Articulating these thoughts makes me feel vulnerable, an experience I resist embracing.
Yet, through writing, I rediscover the simple joy of expression. It’s a different experience than journaling; this is something I can share with those I care about. It conveys, “This is what I’m experiencing.” When I decline invitations to go out, it’s not an indication that I’m rejecting anyone’s company. A good day doesn’t mean I’m healed, nor does it imply that I’m exaggerating when I endure a bad day. When I lose my temper or crave solitude, it doesn’t signal a desire to distance myself; rather, it highlights my frustration and feeling of loneliness, even amidst those who love me. My quiet moments don’t equate to disinterest in your life; they often stem from grappling with my internal struggles. However, I’m still the same person—my essence remains unchanged.
I’m still here.
By expressing these thoughts, I remind myself that experiencing vulnerability is a shared human experience—there’s no shame in it. While some of us face greater challenges, it’s essential to recognize that it’s part of being human. I continuously practice gratitude, cherishing the beautiful people and experiences in my life. On many occasions, I wish I could escape everything (although, at present, crawling away is more realistic than running, haha). Yet gratitude helps me appreciate the beauty in life, even amid discomfort and challenges.

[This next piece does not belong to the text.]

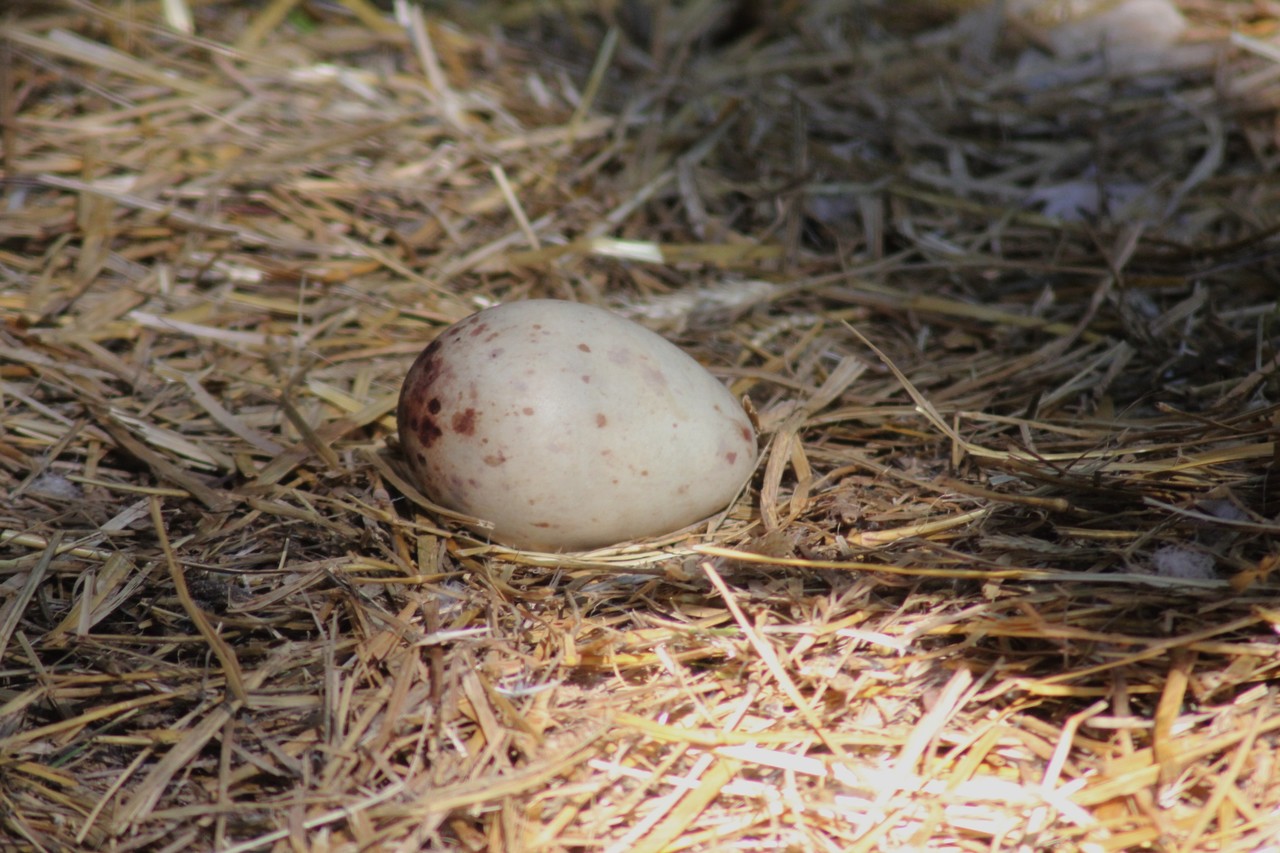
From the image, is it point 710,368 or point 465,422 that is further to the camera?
point 710,368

This is why I felt compelled to share this before resuming my usual postings. I want to affirm to you and myself that this space holds significant value. My passion for beauty, makeup, photography, and personal growth remains. However, balancing these interests with a body that doesn’t cooperate with my mind is a daunting challenge. This isn’t merely about “needing a break” or focusing solely on health; keeping my mind engaged is crucial to my healing journey—whether through spine surgery or alternative treatments. I refuse to abandon the activities that bring me joy, and blogging is one of those passions. I won’t succumb to grief, nor allow this to deter me from truly living.
This post may appear scattered, but it accurately reflects my thoughts at this moment. Life is a little messy right now, and that’s entirely okay. 🙂 Even on days when I feel weak and disheartened, I remain committed to not giving up on myself.